Publishers Weekly (Fri Oct 06 00:00:00 CDT 2023)The sparkling latest from Thurm (
Kirkus Reviews (Fri Oct 04 00:00:00 CDT 2024)
Starred Review for Kirkus Reviews
Publishers Weekly (Fri Oct 06 00:00:00 CDT 2023)
Chosen by Kirkus Reviews as one of the best books of fiction of 2021
One of the many well-educated Ivy League graduates with literary ambitions who flock to New York City every year, 25-year-old Melissa Fleischer has the great fortune to work as the assistant to Austin Bloch, an editor responsible for refining and publishing the work of some of America’s most esteemed writers. But after she begins working at this prestigious magazine in the late 1970’s, Mel soon learns that the extravagantly long lunches her boss indulges in actually belie his affairs with a stream of young women. Mel is left in the distressing position of lying about these never-ending betrayals to Austin’s wife, Hillarie, who often calls while he is out of the office.

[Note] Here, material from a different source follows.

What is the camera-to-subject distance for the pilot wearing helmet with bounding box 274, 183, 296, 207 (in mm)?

But then, unexpectedly, the New Yorker begins publishing Mel’s short stories, offering a spectacular start to what she hopes will be a long and fruitful writing career. Unfortunately, the exhilaration of being published by the magazine she reveres most is soon diminished both by Mel’s deeply painful discovery that her own marriage—like Austin’s—is far from idyllic, and her continuing complicity in Austin’s betrayals. And nothing seems more difficult than the effort it will take to keep her marriage from falling apart.